Open AlexSun1995 opened 2 years ago
@AlexSun1995 Thanks for opening this issue, I'll try to help.
Can you please take a moment to provide Ruby code that reproduces the issue you're seeing? Please see https://raw.githubusercontent.com/sparklemotion/nokogiri/main/.github/ISSUE_TEMPLATE/3-bug-report.md for guidance on how to do this.
@AlexSun1995 Please help me reproduce what you're seeing?
sorry for late, notice such codes below:
require 'nokogiri'
doc = Nokogiri.XML('<foo><bar />𡏅</foo>', nil, 'EUC-JP')
puts doc.canonicalize()
the output would be:
running on jruby 9.3.2.0, I guess it's some java dependencies's bug
On CRuby 3.1.0 I see the correct output:
<foo><bar></bar>陝</foo>
On JRuby 9.3.2.0 I see:
<foo><bar></bar>??</foo>
So, yes, this appears to be an issue with the underlying JRuby implementation. I will take a look.
Looks like recent JDK implementations have moved to use writeCodepointToUtf8
, we can probably do that.
I'd like to remove the c14n code from Nokogiri and instead use the upstream JDK jars for this. That will be much easier to do once #1253 and #1967 get merged.
Good news: by moving to org.apache.santuario:xmlsec:2.3.0
, the encoding test you provided passes on JRuby.
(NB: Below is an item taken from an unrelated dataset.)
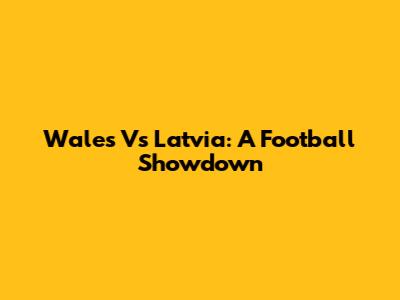 Wales Vs Latvia: A Football Showdown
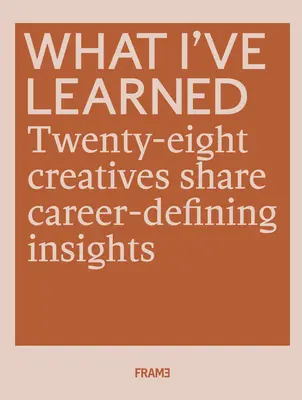 Amit én tanultam: 25 kreatív osztja meg karrierjét meghatározó meglátásait - What I've Learned: 25 Creatives Share Career-Defining Insights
Unfortunately, the previous c14n code was a patched version to work within the original c14n API design borrowed from libxml2, and so the block parameter passed to Document#canonicalize
is broken and I'll need some time to work around it in order to implement Node#canonicalize
for both JRuby and CRuby.
I've got a branch that I want to push to get more eyeballs on the solution which updates to santuario xmlsec but pulls in multiple dependencies and breaks the block parameter to Document#canonicalize
, but fixes some of the encoding problems. Won't make it into v1.14.0 but will be a candidate for v1.15.0 if we can work through the changes.
Will push the branch tomorrow as it's based on the branch in https://github.com/sparklemotion/nokogiri/pull/2546 and I want that to go green and get merged first.
See https://github.com/sparklemotion/nokogiri/pull/2547 for the PR
https://github.com/sparklemotion/nokogiri/blob/55029bfba481338825c99e78af2b182b1cc49e04/ext/java/nokogiri/internals/c14n/UtfHelpper.java#L51
since the Canonicalizer process input String character by character. Java uses 16 bits to represent a character; when the input string contains Unicode characters whose code pen are larger than 0Xffff(65535) it will be split into two char, since neither char will not be \ recognized, the Unicode characters will be transferred to 2 ??(3f) instead.
for example, if I want to canonicalize an input that contains 𡏅 via c14n, in the output, 𡏅 will be replaced with ??